1999 awards ceremony

The 27th International Emmy Awards took place on November 22, 1999, in New York City. The award ceremony, presented by the International Academy of Television Arts and Sciences (IATAS), honors all programming produced and originally aired outside the United States

== Ceremony ==
21 television shows were nominated for the 27th International Emmys, seven were from the UK, led by Channel 4 with four nominations: The Phil nominated for Best Arts Documentary; Smack the Pony for Best Popular Arts and Dispatches: A Witness to Murder in the news coverage category.

Channel 4 is also one of the co-funders along with Sky Premier of the special Rodgers and Hammerstein's Oklahoma!, which was nominated for best performing arts. Sky News programming also competed for Kosovo - Liberation Day in the news category. The ITV telefilm Lost for Words was nominated for best drama; while BBC's Born in the USSR - 14 Up was nominated for best documentary.

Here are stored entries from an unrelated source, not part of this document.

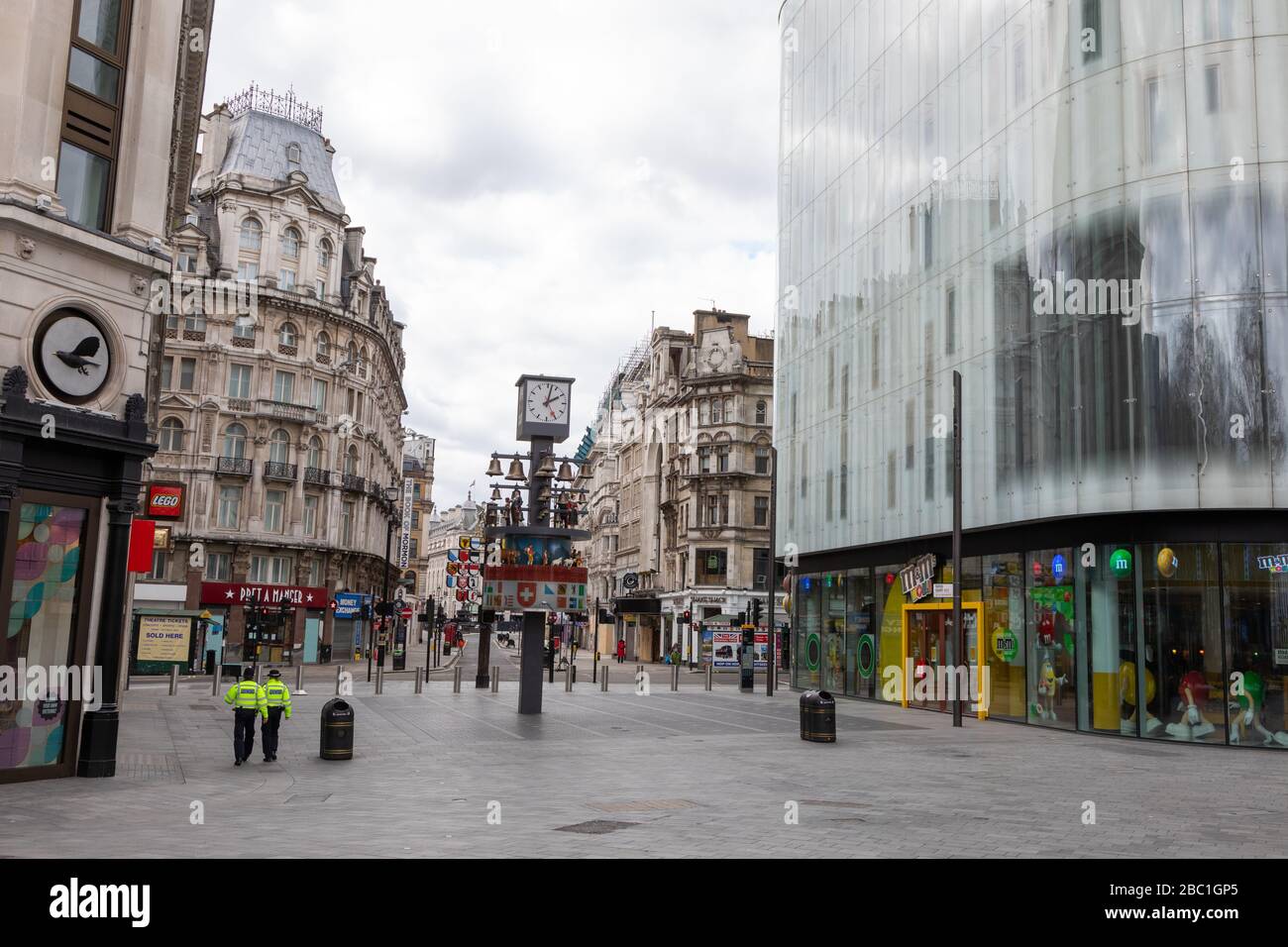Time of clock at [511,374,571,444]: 2:02
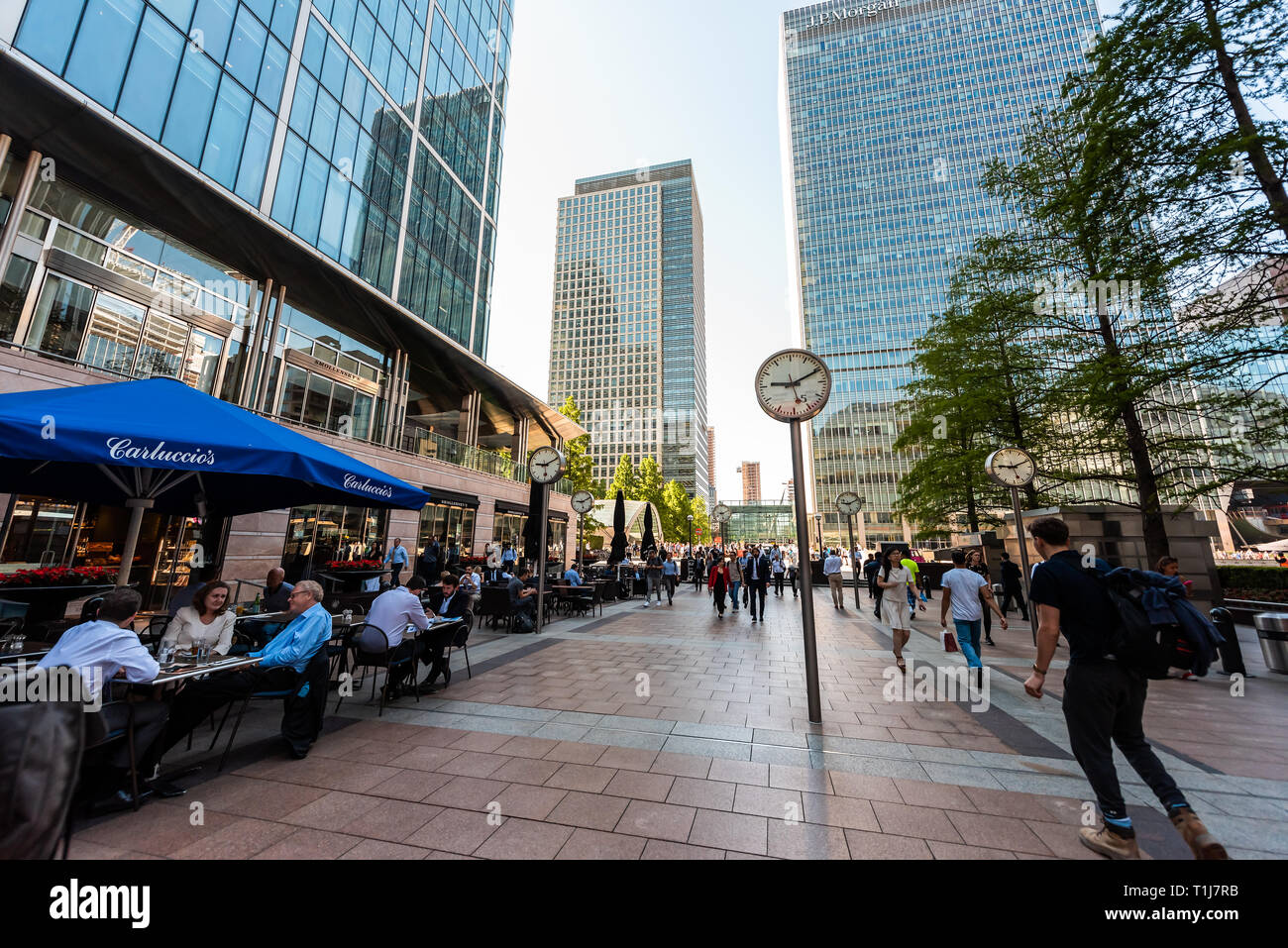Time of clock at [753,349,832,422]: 9:11
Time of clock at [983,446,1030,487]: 9:11
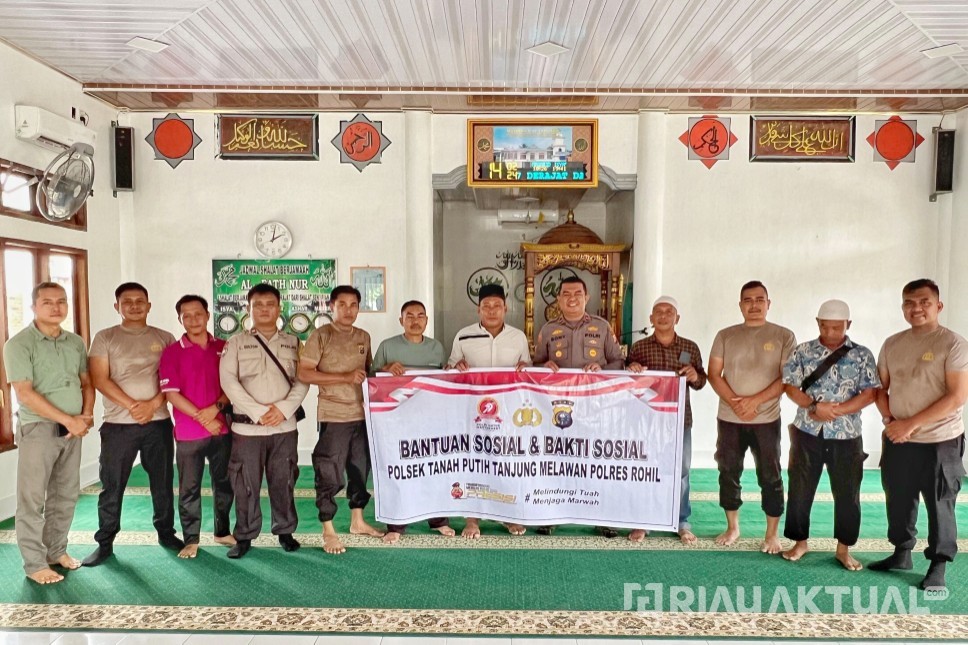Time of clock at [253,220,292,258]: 2:01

The prestigious Directorate Award, which was bestowed by Walter Cronkite, went to entertainment veteran Ralph Baruch, a founder of media conglom Viacom and an active leader in cultural affairs and diverse media organizations. The Founders Award was bestowed on Fuji TV’s president Hisashi Hieda in recognition of his accomplishments at the helm of the Japanese broadcaster, while the UNICEF Award went to Brazil's Culture TV.

== Winners ==

===Best Arts Documentary===
- UK — The Phil: Part 3
- Canada — Let It Come Down: The Life of Paul Bowles

===Best Children & Young People Program ===
- Japan — Tell Us About Your Life - Battlefield Doctor

===Best Documentary===
- UK — Born in the USSR - 14 UP
- Japan — Just Like Anyone Else

===Best Drama ===
- UK — Lost for Words

===Best News Coverage===
- UK — Dispatches: A Witness to Murder

===Best Performing Arts===
- UK — Rodgers and Hammerstein's Oklahoma!